_Work to do:_
Copy each of the items below word for word, leaving out the pictures.
----- Data entries -----
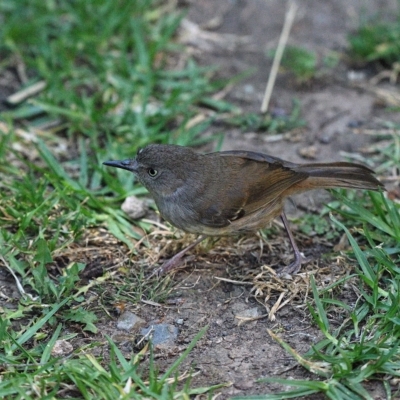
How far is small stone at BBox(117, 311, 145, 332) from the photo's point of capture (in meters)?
4.93

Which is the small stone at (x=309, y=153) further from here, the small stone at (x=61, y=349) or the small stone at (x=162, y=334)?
the small stone at (x=61, y=349)

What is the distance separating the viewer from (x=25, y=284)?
5.26 meters

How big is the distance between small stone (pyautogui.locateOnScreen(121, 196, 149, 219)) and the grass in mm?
62

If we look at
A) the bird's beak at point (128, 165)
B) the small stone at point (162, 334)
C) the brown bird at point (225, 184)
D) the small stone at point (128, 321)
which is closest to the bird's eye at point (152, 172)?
the brown bird at point (225, 184)

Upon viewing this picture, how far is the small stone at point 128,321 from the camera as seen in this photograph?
4.93 meters

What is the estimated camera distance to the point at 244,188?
18.3 ft

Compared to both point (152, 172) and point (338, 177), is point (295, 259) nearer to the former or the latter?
point (338, 177)

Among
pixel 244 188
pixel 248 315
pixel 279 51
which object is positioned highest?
pixel 244 188

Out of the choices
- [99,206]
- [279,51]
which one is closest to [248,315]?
[99,206]

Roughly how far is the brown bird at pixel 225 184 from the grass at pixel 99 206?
0.32 m

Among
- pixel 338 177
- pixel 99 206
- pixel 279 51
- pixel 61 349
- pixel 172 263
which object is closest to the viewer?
pixel 61 349

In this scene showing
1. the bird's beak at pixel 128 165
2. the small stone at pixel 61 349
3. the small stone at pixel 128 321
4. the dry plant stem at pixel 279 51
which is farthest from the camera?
the dry plant stem at pixel 279 51

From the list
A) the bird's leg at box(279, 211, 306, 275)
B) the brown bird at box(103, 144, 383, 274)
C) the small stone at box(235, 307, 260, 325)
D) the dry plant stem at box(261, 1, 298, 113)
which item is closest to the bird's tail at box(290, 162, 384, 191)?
the brown bird at box(103, 144, 383, 274)

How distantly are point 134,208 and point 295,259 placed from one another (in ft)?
4.82
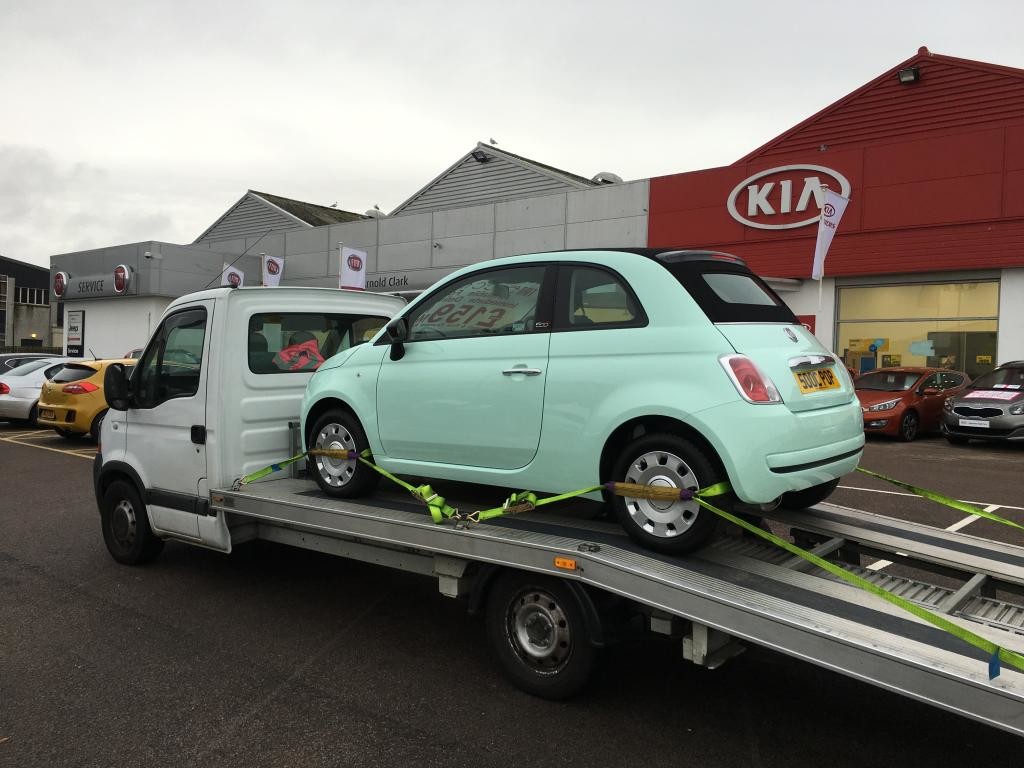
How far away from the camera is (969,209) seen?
1669cm

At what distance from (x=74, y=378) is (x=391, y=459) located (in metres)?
11.3

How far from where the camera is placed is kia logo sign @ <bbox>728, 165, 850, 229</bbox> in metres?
18.5

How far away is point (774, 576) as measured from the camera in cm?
322

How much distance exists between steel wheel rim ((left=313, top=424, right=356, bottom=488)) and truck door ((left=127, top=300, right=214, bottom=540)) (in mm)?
807

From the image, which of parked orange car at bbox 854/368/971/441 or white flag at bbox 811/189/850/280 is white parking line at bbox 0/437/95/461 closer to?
parked orange car at bbox 854/368/971/441

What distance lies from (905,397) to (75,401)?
14882mm

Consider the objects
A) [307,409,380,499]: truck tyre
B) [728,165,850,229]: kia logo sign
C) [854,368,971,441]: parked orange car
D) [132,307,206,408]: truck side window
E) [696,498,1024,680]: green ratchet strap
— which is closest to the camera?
[696,498,1024,680]: green ratchet strap

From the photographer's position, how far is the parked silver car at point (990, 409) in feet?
41.6

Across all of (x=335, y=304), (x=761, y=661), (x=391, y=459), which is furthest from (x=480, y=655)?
(x=335, y=304)

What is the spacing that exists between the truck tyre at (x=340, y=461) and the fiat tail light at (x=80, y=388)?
33.3 ft

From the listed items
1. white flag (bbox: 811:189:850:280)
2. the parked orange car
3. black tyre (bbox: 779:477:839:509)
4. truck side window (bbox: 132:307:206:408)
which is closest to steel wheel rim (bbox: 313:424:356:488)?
truck side window (bbox: 132:307:206:408)

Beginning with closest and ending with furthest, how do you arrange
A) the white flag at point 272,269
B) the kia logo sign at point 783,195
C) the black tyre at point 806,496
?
the black tyre at point 806,496
the kia logo sign at point 783,195
the white flag at point 272,269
-----
_Expected output:_
How far is small stone at BBox(117, 311, 145, 332) from the photo's point of capture (in meters)?
4.93

Which is the small stone at (x=309, y=153) further from here, the small stone at (x=61, y=349) or the small stone at (x=162, y=334)?
the small stone at (x=61, y=349)

What is the distance separating the viewer from (x=25, y=284)?
5.26 meters

How big is the distance between small stone (pyautogui.locateOnScreen(121, 196, 149, 219)) and the grass in mm?
62

If we look at
A) the bird's beak at point (128, 165)
B) the small stone at point (162, 334)
C) the brown bird at point (225, 184)
D) the small stone at point (128, 321)
which is closest to the bird's eye at point (152, 172)?
the brown bird at point (225, 184)

Upon viewing this picture, how far is the small stone at point 128,321 from the camera as seen in this photograph?
4.93 meters

What is the estimated camera distance to the point at 244,188?
18.3 ft

Compared to both point (152, 172) and point (338, 177), is point (295, 259) nearer to the former or the latter?
point (338, 177)

Among
pixel 244 188
pixel 248 315
pixel 279 51
which object is positioned highest?
pixel 244 188

Out of the choices
- [99,206]
- [279,51]
which one is closest to [248,315]?
[99,206]

Roughly how far is the brown bird at pixel 225 184 from the grass at pixel 99 206?
0.32 m

Among
- pixel 338 177
- pixel 99 206
- pixel 279 51
- pixel 61 349
- pixel 172 263
which object is closest to the viewer?
pixel 61 349

In this scene showing
1. the bird's beak at pixel 128 165
2. the small stone at pixel 61 349
3. the small stone at pixel 128 321
4. the dry plant stem at pixel 279 51
which is farthest from the camera?
the dry plant stem at pixel 279 51

From the list
A) the bird's leg at box(279, 211, 306, 275)
B) the brown bird at box(103, 144, 383, 274)
C) the small stone at box(235, 307, 260, 325)
D) the dry plant stem at box(261, 1, 298, 113)
which item is closest to the bird's tail at box(290, 162, 384, 191)?
the brown bird at box(103, 144, 383, 274)

How distantly are point 134,208 and point 295,259 placed from one another (in ft)?
4.82
How far away from the camera is (969,209) seen?
1669cm

At what distance from (x=74, y=378) is (x=391, y=459) located (in metres)?
11.3

How far from where the camera is placed is kia logo sign @ <bbox>728, 165, 850, 229</bbox> in metres?
18.5

How far away is point (774, 576) as measured from the camera in cm?
322

How much distance exists between steel wheel rim ((left=313, top=424, right=356, bottom=488)) and truck door ((left=127, top=300, right=214, bottom=540)) (in mm)?
807

From the image, which of parked orange car at bbox 854/368/971/441 or white flag at bbox 811/189/850/280 is white parking line at bbox 0/437/95/461 closer to?
parked orange car at bbox 854/368/971/441

What distance lies from (905,397) to (75,401)?
14882mm

Consider the objects
A) [307,409,380,499]: truck tyre
B) [728,165,850,229]: kia logo sign
C) [854,368,971,441]: parked orange car
D) [132,307,206,408]: truck side window
E) [696,498,1024,680]: green ratchet strap
— which is closest to the camera?
[696,498,1024,680]: green ratchet strap

From the photographer's position, how far is the parked silver car at point (990, 409) in feet?
41.6

Across all of (x=335, y=304), (x=761, y=661), (x=391, y=459), which is furthest from (x=480, y=655)?
(x=335, y=304)

What is the spacing that exists between the truck tyre at (x=340, y=461) and the fiat tail light at (x=80, y=388)?
33.3 ft

From the listed items
1. white flag (bbox: 811:189:850:280)
2. the parked orange car
3. black tyre (bbox: 779:477:839:509)
4. truck side window (bbox: 132:307:206:408)
which is closest to steel wheel rim (bbox: 313:424:356:488)?
truck side window (bbox: 132:307:206:408)

Beginning with closest and ending with furthest, how do you arrange
A) the white flag at point 272,269
B) the kia logo sign at point 783,195
C) the black tyre at point 806,496
?
the black tyre at point 806,496
the kia logo sign at point 783,195
the white flag at point 272,269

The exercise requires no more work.